__Exercises to complete__
1 – Summarize the review of Listen Up in two sentences.
2 – List every actor the review of Listen Up names.

__Selected passage__
----

Anyhoo, Monday night was the series premiere of Jason Alexander's new show, Listen Up. I haven't found one critic who liked the series, and the favorite reason is that Alexander can't possibly do justice to Tony Kornheiser, the Washington Post and ESPN personality his character is based upon. And you know what? I've never seen Kornheiser in action. I have no idea what he's like. Probably never will. This is the same deal Dave's World had back in the '90's. Harry Anderson was supposed to be playing Dave Barry, the syndicated humor columnist. I doubt very much Anderson or the series captured Barry very well, as the series was more about the typical family sitcom experience than the kinds of things Barry regularly writes about. Yet I wouldn't have traded that series for the world. For one thing, it introduced us to Patrick Warburton.
Listen Up doesn't have a Patrick Warburton, at least not yet. The series focuses around Alexander as a family man whose daughter, as the pilot revolves around, is mortified by her father. Daniella Monet, as that daughter, was called upon to play second billing. She's not a comic find, but she does play the part well. Jason, meanwhile, is more in Bob Patterson mode than George Costanza, and what this means to me is that he's trying for just a bit more nuance in his performance. As my only reference into the Patterson mindset, that series' final episode placed Alexander into what amounted to a theater exchange, the very opposite of anything George would have ever done. This series seems to be taking the same approach. Most of the interaction Tony Kleinman (not to be confused with Kornheiser) has with his talk show cohost Malcolm Jamal-Warner centers around the kind of two-person, sitdown banter I remember from that Patterson exchange. They are not hamming it up. Well, they do when they get to scenes involving the actual talk show, but not to Costanza levels. But that's besides the point. You've got to imagine people would be watching that show for a reason, and most of the time these days it's because the host or hosts are bombastic spazzes.

----

__Data block__
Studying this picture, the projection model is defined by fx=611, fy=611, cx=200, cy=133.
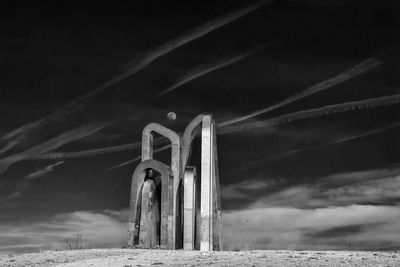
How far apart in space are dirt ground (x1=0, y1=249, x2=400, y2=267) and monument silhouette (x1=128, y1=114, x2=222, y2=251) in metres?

----

__Complete answers__
1 – Critics disliked Listen Up, Jason Alexander's new series, mostly because he can't do justice to Tony Kornheiser, the personality his character is based on, a complaint the writer compares to Harry Anderson playing Dave Barry on Dave's World. The show centers on Alexander as a family man whose daughter is mortified by him, and he plays it in a more nuanced Bob Patterson mode than George Costanza, without hamming it up in his banter with cohost Malcolm Jamal-Warner.

2 – Jason Alexander, Harry Anderson, Patrick Warburton, Daniella Monet, Malcolm Jamal-Warner